GOP-kandidaat Richard Nixon was het best bekend als de nummer 2 man in de gematigd conservatieve Eisenhower-regering. Hoewel aanzienlijk verschillend, stonden die mainstream New Deal liberale en Eisenhower Republikeinse standpunten niettemin dichter bij elkaar dan de vormen van liberalisme en conservatisme die vandaag de dag dominant zijn in de Democratische en Republikeinse partijen.
De onafhankelijke kandidaat van dat jaar, George Wallace, was een ontwrichtende en polariserende figuur. Hij werd uiteindelijk een verre derde in de race omdat zijn running mate, generaal Curtis LeMay, kiezers afsloeg met zijn zeer havikish retoriek over de oorlog in Vietnam.
Maar de kandidatuur van Wallace had wel invloed op de verkiezingen, omdat zijn populariteit in het zuiden (waar hij vijf staten won) de mogelijkheid deed ontstaan dat geen enkele kandidaat een meerderheid in het kiescollege zou behalen, waardoor de verkiezing in het Amerikaanse Huis van Afgevaardigden terecht zou zijn gekomen.
De kandidatuur van Wallace maakte ook een verschil door bij te dragen aan de voortdurende erosie van de steun voor de Democratische Partij onder blanke zuiderlingen, een trend die uiteindelijk de Amerikaanse politiek veranderde.
In 1968 was Wallace’s belangrijkste effect op de race echter het aantrekken van stemmen die naar Nixon zouden zijn gegaan, die vervolgens won met slechts een pluraliteit – 43% – van de nationale volksstemmen.
Dit soort wedstrijd met drie partijen en de gevolgen ervan zijn heel anders dan de presidentiële race van dit jaar, die in wezen een race met twee personen is.
Old appeals may not work
Enkele van de belangrijkste kwesties in 1968 waren ook heel anders dan die van vandaag.
Dat jaar behoorden de sterk stijgende inflatie en de oorlog in Vietnam tot de meest invloedrijke factoren bij het bepalen van de uitslag. Dat staat in schril contrast met 2020, wanneer de inflatie zeer laag is en geen enkele kwestie van buitenlands beleid ook maar enigszins het gewicht heeft dat Vietnam in 1968 had.

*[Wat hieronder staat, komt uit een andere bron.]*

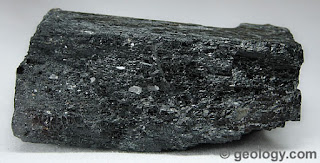 Sample of hornblende. The wood-like texture is visible in this sample.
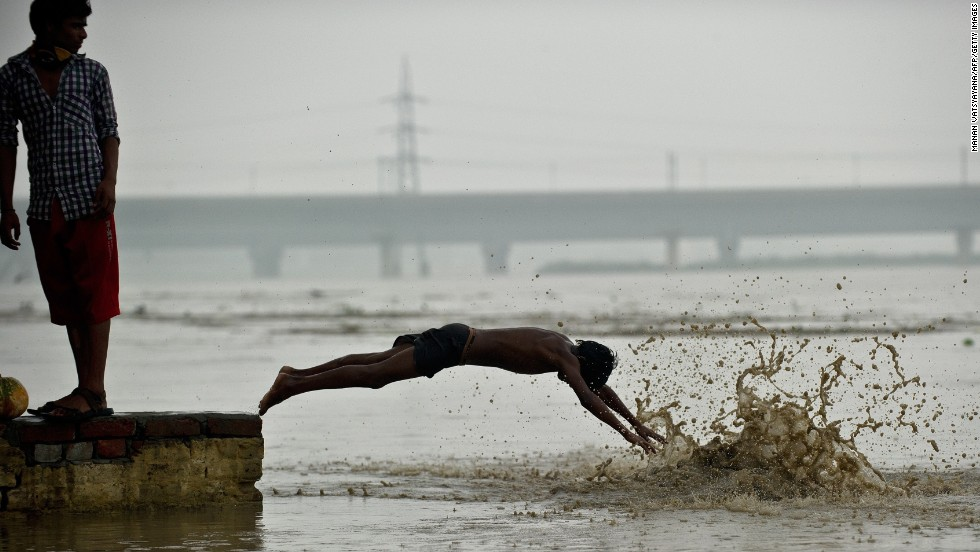 "JUNE 19, NEW DELHI, INDIA: A youth dives into the rising waters of the Yamuna river in New Delhi on June 18. <a href=""http://cnn.com/2013/06/18/asia/gallery/india-monsoon/?hpt=ias_t2"">Monsoon rains have arrived early in the north of the country, </a>leaving at least 64 people dead and thousands stranded, officials said June 18."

En sommige van de leidende kwesties in 2020, zoals de coronavirus-pandemie, klimaatverandering, gezondheidszorg, hoge werkloosheid, immigratie, handel en de achteruitgang van de middenklasse (wat in 1968 nog niet was gebeurd), waren 52 jaar geleden afwezig.
Zelfs 2020’s protesten tegen raciale ongelijkheid en politiegeweld, in sommige opzichten vergelijkbaar met die in 1968, zijn ook anders omdat toen de focus lag op verzet tegen het oude Jim Crow-segregatiesysteem, niet het minder openlijk zichtbare systemische racisme dat geworteld is in economische ongelijkheid en massa-incarceratie.
Dezelfde aanpak testen
Als 1968 en 2020 zulke verschillende verkiezingsjaren zijn, waarom hebben zinnen geassocieerd met de eerste de neiging om op te duiken in de campagnetoespraken van president Trump?
Trump, die in 1968 22 jaar werd, is oud genoeg om zich de presidentsrace van 1968 te herinneren, die de eerste was waarin hij kon stemmen. Hij herinnert zich ongetwijfeld ook de aantrekkingskracht van Nixons thema’s “law and order” en “zwijgende meerderheid” onder blanke kiezers uit de arbeidersklasse en de lagere middenklasse in de buitenwijken van New York City, waar hij opgroeide. Hoewel veel van deze kiezers van oudsher meer geneigd waren om op de Democraten te stemmen, verhoogden de toenemende criminaliteit en de stedelijke rellen de angst voor zwarten onder dit soort kiezers. Nixon’s code zinnen hielpen om hen te laten stemmen op de Republikeinen.
Trump lijkt te proberen om deze keer dezelfde aanpak te gebruiken, maar gezien hoe anders de omstandigheden in 2020 zijn dan ze in 1968 waren, is het niet duidelijk dat de tactiek van Trump iets van de tractie zal hebben die ze deden toen Nixon ze gebruikte.